Rousseau e l'illuminismo?
Rousseau non condivideva affatto l'ottimismo tipico dell’Illuminismo caratterizzato dalla diffusione della cultura scientifica, ma soprattutto dalla fiducia nella ragione, considerata come strumento di elevazione della realtà.
Egli, infatti, aveva una visione pessimista sia dell’uomo, che della società, probabilmente a causa delle sue personali esperienze negative e a una particolare visione della vita.
Critica al progresso culturale
Rousseau critica anche il progresso culturale, scientifico e artistiche affermando che quest’ultimo non ha contribuito al miglioramento dei costumi, ma al contrario gli agi e un elevato tenore di vita hanno reso più acute le ingiustizie.
Egli parla anche di costrizioni sociali, le quali frustrano gli slanci naturali dell’individuo nella sua libertà d’azione e impediscono che esprima la sua bontà di fondo.
Il mito del buon selvaggio
A tal proposito Rousseau formula il mito del buon selvaggio secondo cui l’uomo è per natura buono, ma la necessità di adattarsi alla società impedisce alla natura umana di esprimere le sue virtù originarie.
Eppure è in quella stessa società che Rousseau riconosce la via del rimedio a patto che essa si organizzi in modo da rimuovere gli ostacoli affinché possa emergere la bontà interiore. Il suo pensiero pedagogico può essere sintetizzato in due delle sue opere maggiori: “L’Emilio, e “Il contratto sociale”.
Domande da interrogazione
- Qual è la visione di Rousseau riguardo all'ottimismo dell'Illuminismo?
- Come critica Rousseau il progresso culturale?
- Cosa rappresenta il mito del buon selvaggio nel pensiero di Rousseau?
Rousseau non condivide l'ottimismo dell'Illuminismo, ritenendo che la fiducia nella ragione e nella cultura scientifica non elevi la realtà, ma riflette una visione pessimista dell'uomo e della società, influenzata dalle sue esperienze personali.
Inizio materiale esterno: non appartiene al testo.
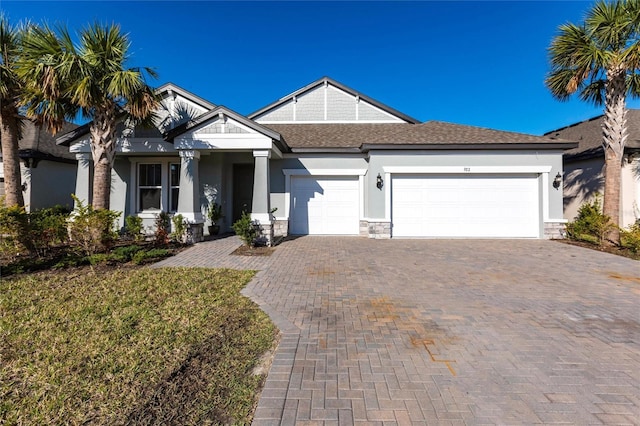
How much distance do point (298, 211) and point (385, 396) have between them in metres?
9.89

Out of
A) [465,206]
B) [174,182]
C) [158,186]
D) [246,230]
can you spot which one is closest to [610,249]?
[465,206]

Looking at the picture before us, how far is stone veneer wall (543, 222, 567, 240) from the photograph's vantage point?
10.6 m

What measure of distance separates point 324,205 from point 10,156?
10.7 metres

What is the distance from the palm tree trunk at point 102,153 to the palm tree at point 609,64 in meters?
14.9

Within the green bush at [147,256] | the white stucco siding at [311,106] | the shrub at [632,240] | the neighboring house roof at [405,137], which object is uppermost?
the white stucco siding at [311,106]

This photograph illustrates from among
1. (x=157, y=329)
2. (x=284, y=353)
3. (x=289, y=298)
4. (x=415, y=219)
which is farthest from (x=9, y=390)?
(x=415, y=219)

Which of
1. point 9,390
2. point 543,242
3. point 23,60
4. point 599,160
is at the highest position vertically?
point 23,60

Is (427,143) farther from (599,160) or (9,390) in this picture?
(9,390)

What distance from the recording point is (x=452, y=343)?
10.8 feet

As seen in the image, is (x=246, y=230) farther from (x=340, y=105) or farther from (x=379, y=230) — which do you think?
(x=340, y=105)

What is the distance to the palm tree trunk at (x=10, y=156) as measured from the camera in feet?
29.8

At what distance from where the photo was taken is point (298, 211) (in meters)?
12.1

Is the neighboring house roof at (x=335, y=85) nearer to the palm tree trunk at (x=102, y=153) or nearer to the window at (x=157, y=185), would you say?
the window at (x=157, y=185)

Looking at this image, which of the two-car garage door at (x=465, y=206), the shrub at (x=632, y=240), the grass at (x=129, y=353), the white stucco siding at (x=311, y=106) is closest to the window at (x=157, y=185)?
the grass at (x=129, y=353)
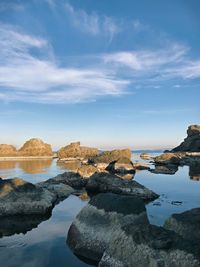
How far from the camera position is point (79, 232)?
2000cm

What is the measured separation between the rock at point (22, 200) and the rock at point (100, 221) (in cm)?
1010

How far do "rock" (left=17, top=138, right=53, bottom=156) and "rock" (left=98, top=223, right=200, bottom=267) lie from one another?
6399 inches

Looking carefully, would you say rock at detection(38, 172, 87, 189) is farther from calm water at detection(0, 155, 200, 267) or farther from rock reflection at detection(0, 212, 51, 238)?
rock reflection at detection(0, 212, 51, 238)

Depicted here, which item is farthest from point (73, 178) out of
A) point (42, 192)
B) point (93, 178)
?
point (42, 192)

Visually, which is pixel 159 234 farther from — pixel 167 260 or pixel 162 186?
pixel 162 186

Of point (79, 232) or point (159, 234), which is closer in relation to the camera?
point (159, 234)

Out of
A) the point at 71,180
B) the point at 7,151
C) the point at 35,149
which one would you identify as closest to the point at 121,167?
the point at 71,180

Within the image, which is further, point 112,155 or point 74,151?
point 74,151

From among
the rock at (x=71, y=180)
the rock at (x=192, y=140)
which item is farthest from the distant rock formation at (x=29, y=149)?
the rock at (x=71, y=180)

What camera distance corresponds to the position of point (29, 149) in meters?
177

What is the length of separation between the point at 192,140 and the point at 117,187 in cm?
12638

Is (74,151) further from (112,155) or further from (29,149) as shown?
(112,155)

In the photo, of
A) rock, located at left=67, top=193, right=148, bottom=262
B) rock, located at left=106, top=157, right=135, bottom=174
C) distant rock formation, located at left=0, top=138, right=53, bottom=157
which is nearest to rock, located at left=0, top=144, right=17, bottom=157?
distant rock formation, located at left=0, top=138, right=53, bottom=157

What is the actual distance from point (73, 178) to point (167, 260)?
38.7 metres
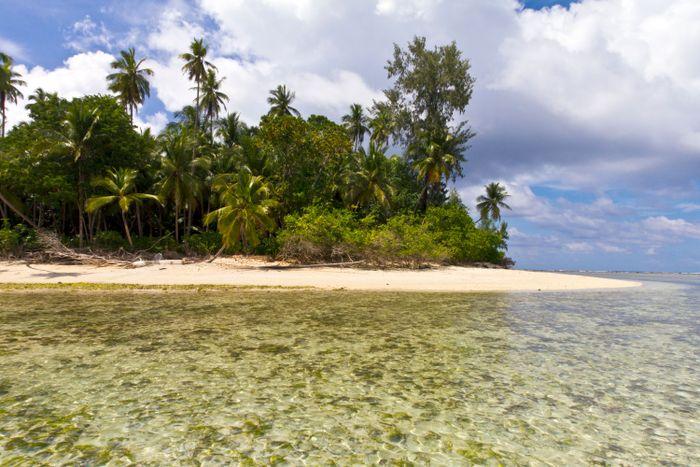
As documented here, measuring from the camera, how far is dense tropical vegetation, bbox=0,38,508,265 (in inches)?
1145

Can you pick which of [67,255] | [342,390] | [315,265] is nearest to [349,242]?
[315,265]

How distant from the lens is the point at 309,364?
7383mm

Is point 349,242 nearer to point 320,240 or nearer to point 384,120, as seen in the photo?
point 320,240

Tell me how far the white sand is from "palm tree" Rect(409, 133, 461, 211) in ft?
45.3

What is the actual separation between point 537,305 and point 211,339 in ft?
41.5

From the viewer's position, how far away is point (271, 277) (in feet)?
76.5

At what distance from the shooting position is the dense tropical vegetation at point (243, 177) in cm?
2908

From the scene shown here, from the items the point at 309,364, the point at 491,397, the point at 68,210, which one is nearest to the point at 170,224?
the point at 68,210

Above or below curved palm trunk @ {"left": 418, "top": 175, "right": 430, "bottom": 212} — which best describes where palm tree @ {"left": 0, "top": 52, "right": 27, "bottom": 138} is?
above

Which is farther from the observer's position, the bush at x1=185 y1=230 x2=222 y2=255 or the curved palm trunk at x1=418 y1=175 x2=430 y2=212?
the curved palm trunk at x1=418 y1=175 x2=430 y2=212

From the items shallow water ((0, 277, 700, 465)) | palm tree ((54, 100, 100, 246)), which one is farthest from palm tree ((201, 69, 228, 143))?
shallow water ((0, 277, 700, 465))

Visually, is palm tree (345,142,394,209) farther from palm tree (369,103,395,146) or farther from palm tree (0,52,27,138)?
palm tree (0,52,27,138)

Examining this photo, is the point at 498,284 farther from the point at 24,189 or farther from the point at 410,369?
the point at 24,189

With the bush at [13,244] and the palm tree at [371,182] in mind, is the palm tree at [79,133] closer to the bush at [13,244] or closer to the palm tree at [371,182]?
the bush at [13,244]
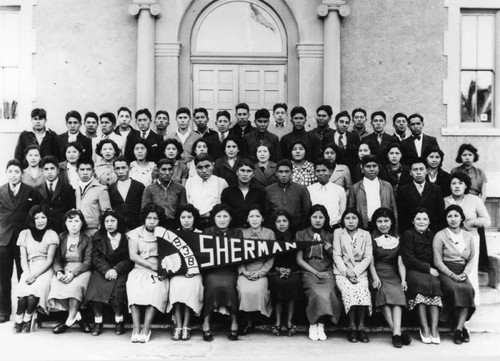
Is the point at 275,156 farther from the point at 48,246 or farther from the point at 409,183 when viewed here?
the point at 48,246

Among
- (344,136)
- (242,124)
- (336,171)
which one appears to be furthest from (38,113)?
(344,136)

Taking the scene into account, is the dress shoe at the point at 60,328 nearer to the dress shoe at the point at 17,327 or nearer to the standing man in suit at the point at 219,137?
the dress shoe at the point at 17,327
Rousseau sostiene che il progresso culturale, scientifico e artistico non ha migliorato i costumi, ma ha accentuato le ingiustizie, poiché un elevato tenore di vita ha portato a costrizioni sociali che frustrano la libertà e la bontà naturale dell'individuo.
Il mito del buon selvaggio afferma che l'uomo è naturalmente buono, ma la necessità di adattarsi alla società ostacola l'espressione delle sue virtù. Rousseau crede che la società possa rimediare a questo, organizzandosi per rimuovere gli ostacoli alla bontà interiore.